[TO DO]: Your task is to copy the material exactly.

[GIVEN RECORDS]:
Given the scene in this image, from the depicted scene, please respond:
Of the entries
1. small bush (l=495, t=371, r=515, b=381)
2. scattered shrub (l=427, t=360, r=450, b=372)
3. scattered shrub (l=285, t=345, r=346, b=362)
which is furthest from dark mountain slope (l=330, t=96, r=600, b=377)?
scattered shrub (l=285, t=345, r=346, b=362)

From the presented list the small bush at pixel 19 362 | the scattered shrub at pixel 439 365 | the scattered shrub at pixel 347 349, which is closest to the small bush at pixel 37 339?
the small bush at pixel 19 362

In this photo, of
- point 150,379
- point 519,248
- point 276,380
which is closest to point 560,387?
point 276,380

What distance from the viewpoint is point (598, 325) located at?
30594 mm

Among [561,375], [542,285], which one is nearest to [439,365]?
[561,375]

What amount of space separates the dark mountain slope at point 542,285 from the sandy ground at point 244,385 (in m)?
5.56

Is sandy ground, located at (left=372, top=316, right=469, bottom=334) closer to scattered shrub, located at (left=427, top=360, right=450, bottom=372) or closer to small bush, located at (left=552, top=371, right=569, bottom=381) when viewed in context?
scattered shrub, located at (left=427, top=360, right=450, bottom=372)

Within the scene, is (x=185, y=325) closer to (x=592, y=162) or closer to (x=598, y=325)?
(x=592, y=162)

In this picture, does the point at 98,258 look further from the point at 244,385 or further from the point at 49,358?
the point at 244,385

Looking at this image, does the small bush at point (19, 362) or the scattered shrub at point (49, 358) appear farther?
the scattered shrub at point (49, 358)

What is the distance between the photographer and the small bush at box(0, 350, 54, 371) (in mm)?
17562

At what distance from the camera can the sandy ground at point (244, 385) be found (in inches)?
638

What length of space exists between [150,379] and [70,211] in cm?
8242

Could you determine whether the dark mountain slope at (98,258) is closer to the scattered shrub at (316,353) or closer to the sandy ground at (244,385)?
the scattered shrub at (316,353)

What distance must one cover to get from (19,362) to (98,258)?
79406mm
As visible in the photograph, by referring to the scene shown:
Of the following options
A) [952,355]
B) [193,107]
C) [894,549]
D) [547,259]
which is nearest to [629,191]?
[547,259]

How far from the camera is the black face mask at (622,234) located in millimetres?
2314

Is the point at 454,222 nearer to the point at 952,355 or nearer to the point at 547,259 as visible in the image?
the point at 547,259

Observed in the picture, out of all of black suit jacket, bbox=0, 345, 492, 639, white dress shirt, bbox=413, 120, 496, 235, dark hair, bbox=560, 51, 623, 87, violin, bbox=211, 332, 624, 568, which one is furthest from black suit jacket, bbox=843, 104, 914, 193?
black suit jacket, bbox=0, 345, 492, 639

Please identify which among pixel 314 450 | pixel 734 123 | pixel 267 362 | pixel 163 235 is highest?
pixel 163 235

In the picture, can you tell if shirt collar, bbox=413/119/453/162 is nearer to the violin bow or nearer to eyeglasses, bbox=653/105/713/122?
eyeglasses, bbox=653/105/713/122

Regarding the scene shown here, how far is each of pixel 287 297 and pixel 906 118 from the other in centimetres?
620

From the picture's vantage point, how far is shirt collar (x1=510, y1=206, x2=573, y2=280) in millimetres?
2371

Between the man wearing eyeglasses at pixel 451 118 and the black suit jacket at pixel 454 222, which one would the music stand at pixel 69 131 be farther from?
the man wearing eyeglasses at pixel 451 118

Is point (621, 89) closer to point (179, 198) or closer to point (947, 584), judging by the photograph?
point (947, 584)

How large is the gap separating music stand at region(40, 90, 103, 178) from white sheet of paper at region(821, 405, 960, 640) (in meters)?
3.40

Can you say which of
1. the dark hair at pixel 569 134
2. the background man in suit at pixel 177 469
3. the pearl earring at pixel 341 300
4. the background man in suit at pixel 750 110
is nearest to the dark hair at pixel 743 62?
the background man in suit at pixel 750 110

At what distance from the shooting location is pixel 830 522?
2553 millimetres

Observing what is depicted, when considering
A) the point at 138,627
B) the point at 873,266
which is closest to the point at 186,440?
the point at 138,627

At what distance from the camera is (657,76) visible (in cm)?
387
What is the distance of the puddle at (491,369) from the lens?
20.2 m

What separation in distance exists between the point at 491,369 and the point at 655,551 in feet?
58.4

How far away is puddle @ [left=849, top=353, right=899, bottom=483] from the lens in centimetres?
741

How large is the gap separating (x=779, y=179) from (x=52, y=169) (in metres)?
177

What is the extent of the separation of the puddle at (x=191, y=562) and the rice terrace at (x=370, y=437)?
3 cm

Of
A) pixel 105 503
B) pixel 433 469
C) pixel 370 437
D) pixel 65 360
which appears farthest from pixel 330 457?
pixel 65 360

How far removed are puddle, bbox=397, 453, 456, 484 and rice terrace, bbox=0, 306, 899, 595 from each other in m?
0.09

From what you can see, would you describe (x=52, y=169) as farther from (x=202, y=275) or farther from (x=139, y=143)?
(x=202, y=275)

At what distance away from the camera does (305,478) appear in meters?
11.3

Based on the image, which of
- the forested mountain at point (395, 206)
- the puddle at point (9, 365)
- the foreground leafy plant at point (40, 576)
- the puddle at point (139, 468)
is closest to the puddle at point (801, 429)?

[RESPONSE TO THIS EXERCISE]:
Given the scene in this image, from the depicted scene, please respond:
Of the entries
1. small bush (l=495, t=371, r=515, b=381)
2. scattered shrub (l=427, t=360, r=450, b=372)
3. scattered shrub (l=285, t=345, r=346, b=362)
which is furthest from dark mountain slope (l=330, t=96, r=600, b=377)?
scattered shrub (l=285, t=345, r=346, b=362)

From the presented list the small bush at pixel 19 362 | the scattered shrub at pixel 439 365 | the scattered shrub at pixel 347 349, which is closest to the small bush at pixel 37 339?
the small bush at pixel 19 362

In this photo, of
- point 150,379
- point 519,248
- point 276,380
which is closest to point 560,387?
point 276,380

What distance from the viewpoint is point (598, 325) located at?
30594 mm

Among [561,375], [542,285], which one is nearest to [439,365]?
[561,375]

What amount of space separates the dark mountain slope at point 542,285 from the sandy ground at point 244,385 (in m)?
5.56

Is sandy ground, located at (left=372, top=316, right=469, bottom=334) closer to scattered shrub, located at (left=427, top=360, right=450, bottom=372) or closer to small bush, located at (left=552, top=371, right=569, bottom=381) when viewed in context?
scattered shrub, located at (left=427, top=360, right=450, bottom=372)

Within the scene, is (x=185, y=325) closer to (x=592, y=162) or closer to (x=598, y=325)?
(x=592, y=162)

In this picture, does the point at 98,258 look further from the point at 244,385 or further from the point at 49,358?
the point at 244,385

Looking at this image, does the small bush at point (19, 362) or the scattered shrub at point (49, 358) appear farther?
the scattered shrub at point (49, 358)

What is the distance between the photographer and the small bush at box(0, 350, 54, 371) (in mm)?
17562

At what distance from the camera can the sandy ground at point (244, 385) be found (in inches)?
638

What length of space exists between [150,379] and [70,211] in cm?
8242

Could you determine whether the dark mountain slope at (98,258) is closer to the scattered shrub at (316,353) or closer to the sandy ground at (244,385)?
the scattered shrub at (316,353)

What distance must one cover to get from (19,362) to (98,258)?
79406mm
As visible in the photograph, by referring to the scene shown:
Of the following options
A) [952,355]
B) [193,107]
C) [894,549]
D) [547,259]
which is nearest to [629,191]?
[547,259]

How far from the camera is the black face mask at (622,234) located in millimetres?
2314

Is the point at 454,222 nearer to the point at 952,355 or nearer to the point at 547,259 as visible in the image?
the point at 547,259

Observed in the picture, out of all of black suit jacket, bbox=0, 345, 492, 639, white dress shirt, bbox=413, 120, 496, 235, dark hair, bbox=560, 51, 623, 87, violin, bbox=211, 332, 624, 568, which one is furthest from black suit jacket, bbox=843, 104, 914, 193?
black suit jacket, bbox=0, 345, 492, 639

Please identify which among pixel 314 450 | pixel 734 123 | pixel 267 362 | pixel 163 235 is highest?
pixel 163 235

In the picture, can you tell if shirt collar, bbox=413/119/453/162 is nearer to the violin bow or nearer to eyeglasses, bbox=653/105/713/122?
eyeglasses, bbox=653/105/713/122

Regarding the scene shown here, how far is each of pixel 287 297 and pixel 906 118 from the other in centimetres?
620

From the picture's vantage point, how far is shirt collar (x1=510, y1=206, x2=573, y2=280) in millimetres?
2371

Between the man wearing eyeglasses at pixel 451 118 and the black suit jacket at pixel 454 222, which one would the music stand at pixel 69 131 be farther from?
the man wearing eyeglasses at pixel 451 118

Is point (621, 89) closer to point (179, 198) or closer to point (947, 584), judging by the photograph?
point (947, 584)

How large is the gap separating music stand at region(40, 90, 103, 178) from white sheet of paper at region(821, 405, 960, 640) (in meters)?
3.40

Can you say which of
1. the dark hair at pixel 569 134
2. the background man in suit at pixel 177 469
3. the pearl earring at pixel 341 300
4. the background man in suit at pixel 750 110
is nearest to the dark hair at pixel 743 62?
the background man in suit at pixel 750 110

At what distance from the shooting location is pixel 830 522?
2553 millimetres

Observing what is depicted, when considering
A) the point at 138,627
B) the point at 873,266
which is closest to the point at 186,440?
the point at 138,627

At what distance from the camera is (657,76) visible (in cm)?
387
What is the distance of the puddle at (491,369) from the lens?
20.2 m

What separation in distance exists between the point at 491,369 and the point at 655,551 in feet?
58.4

How far away is puddle @ [left=849, top=353, right=899, bottom=483] from the lens in centimetres?
741

How large is the gap separating (x=779, y=179) from (x=52, y=169) (in metres)?
177

What is the extent of the separation of the puddle at (x=191, y=562) and the rice terrace at (x=370, y=437)?
3 cm

Of
A) pixel 105 503
B) pixel 433 469
C) pixel 370 437
D) pixel 65 360
which appears farthest from pixel 330 457?
pixel 65 360

How far removed are puddle, bbox=397, 453, 456, 484 and rice terrace, bbox=0, 306, 899, 595 from each other in m?
0.09

From what you can see, would you describe (x=52, y=169) as farther from (x=202, y=275) or farther from (x=139, y=143)?
(x=202, y=275)

At what distance away from the camera does (305,478) appear in meters?
11.3

Based on the image, which of
- the forested mountain at point (395, 206)
- the puddle at point (9, 365)
- the foreground leafy plant at point (40, 576)
- the puddle at point (139, 468)
is closest to the puddle at point (801, 429)?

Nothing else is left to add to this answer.